On the other hand, Phase 2 will focus on the Hodgkin and Lovelace fields while Phase 3 may also be on the cards, as Hartshead’s exploration portfolio underwent a study by Xodus Group, generating a new prospect inventory totalling 14 prospects and leads with unrisked 2U Prospective Resources of 344 Bcf.
In a separate statement, Hartshead Resources confirmed the completion of the farm-out agreement with RockRose. Previously, the firm entered into an agreement with Shell to undertake an engineering study for the tie-in of its Phase I gas field development to the oil major’s infrastructure, which would provide a basis of design and cost estimate for the tie-in, detailing the required brownfield modifications, as part of the gas offtake route for the Anning and Somerville gas fields.

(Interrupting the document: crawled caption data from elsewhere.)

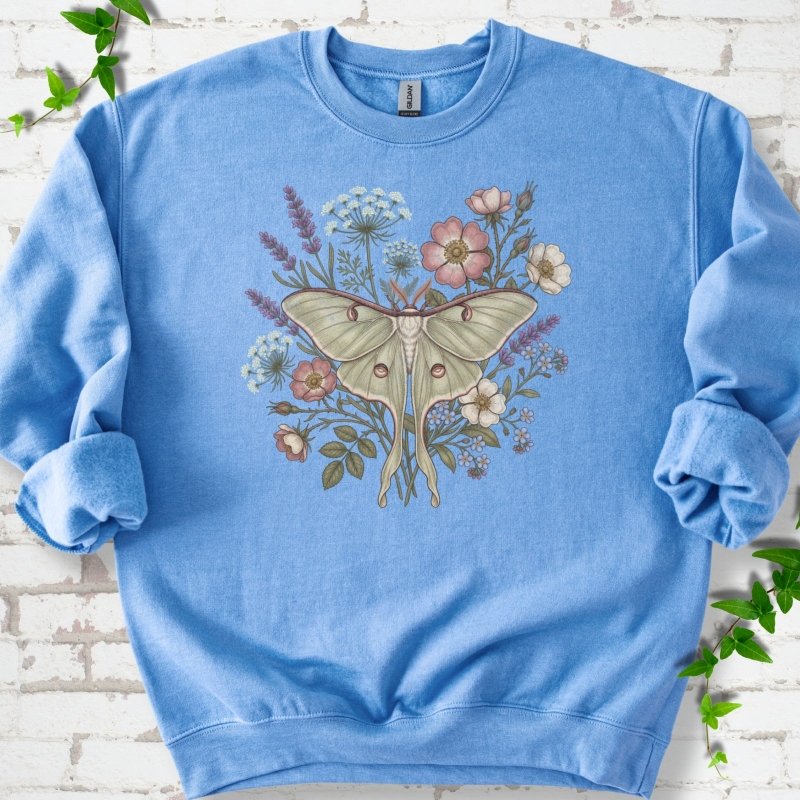 Carolina Blue Gildan® 18000 crewneck sweatshirt flat lay featuring a pale luna moth surrounded by pink, lavender, blue and white wildflowers.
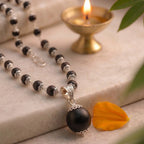 Karungali silver cap mala by Saadhak with 12mm Guru Bead for grounding, protection, spiritual balance, and daily wear.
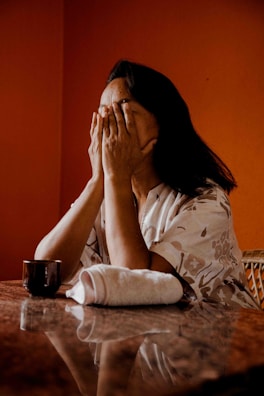 A person sits at a table with hands covering their face, conveying a sense of distress or contemplation. The table has a reflective surface with a cup and a rolled towel placed on it. The background is a warm orange color, adding depth to the scene.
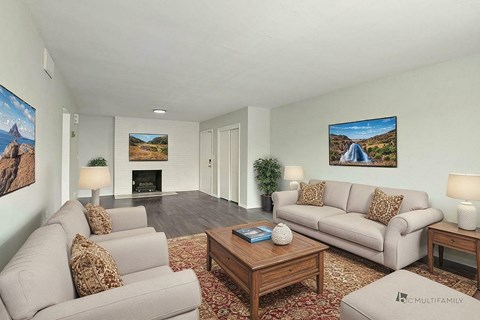 A living room with a grey couch, a coffee table, and a painting on the wall.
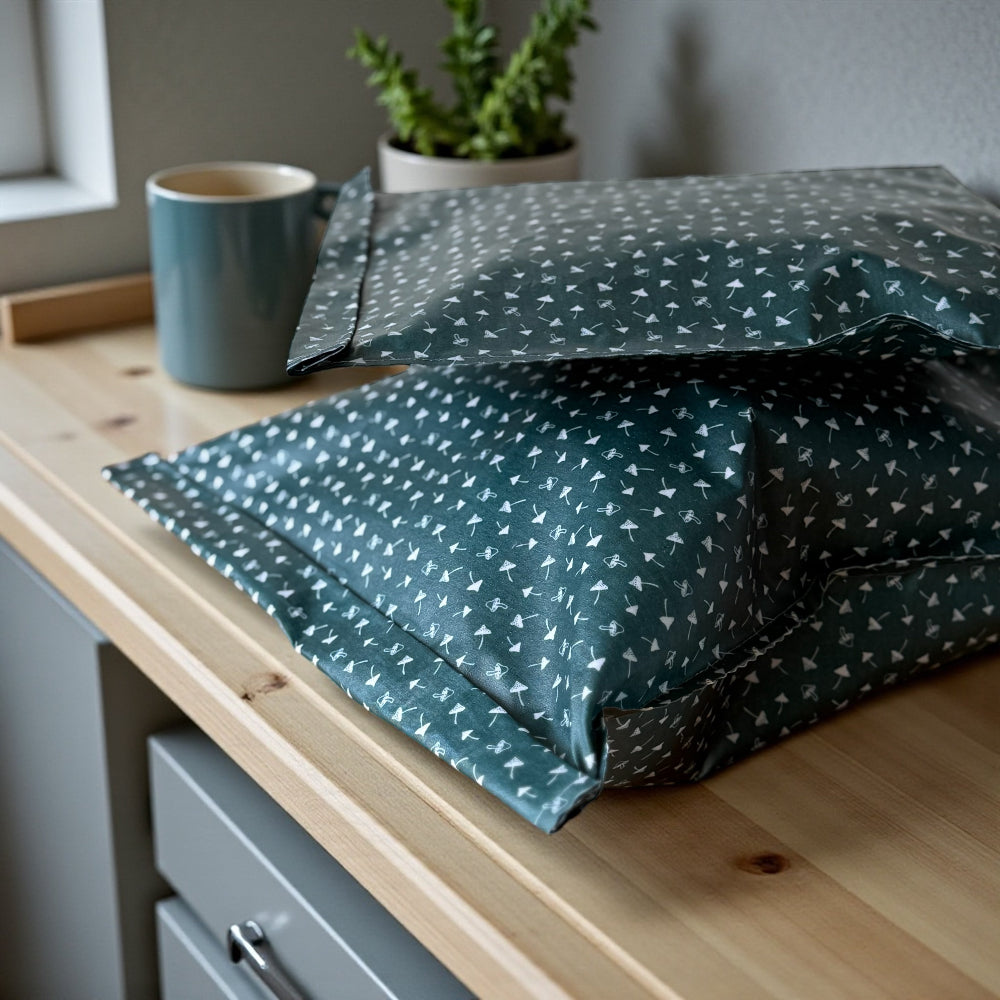 Green patterned reusable beeswax food bags on a wooden surface with a cup and plant in the background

Moreover, the company now claims that the front end engineering and design (FEED) is nearing completion and the field development plan (FDP) will be submitted to the NSTA this quarter while the discussions with parties for the funding of its remaining expenditure via a bond issue or gas pre-sales are well advanced and are expected to be concluded alongside FID in 3Q 2023.
Chris Lewis, Hartshead CEO, commented: “The completion of our FOA with RockRose Energy represents a significant milestone for the company, as it not only derisks the project but importantly, with the ~A$148 million Phase 1 CAPEX contribution as part of the divestment, combined with the cash position of over $35 million, Hartshead has the equity funding required to meet the company’s share of non-debt project development costs for Phase I.
“Retaining the EPL tax benefit to Hartshead takes the gross consideration for the divestment of Phase 1 to A$196m, which is an outstanding achievement for our shareholders. The Hartshead team is advancing the project work streams with completion of FEED and FDP imminent and our FID planned for 3Q of this year.”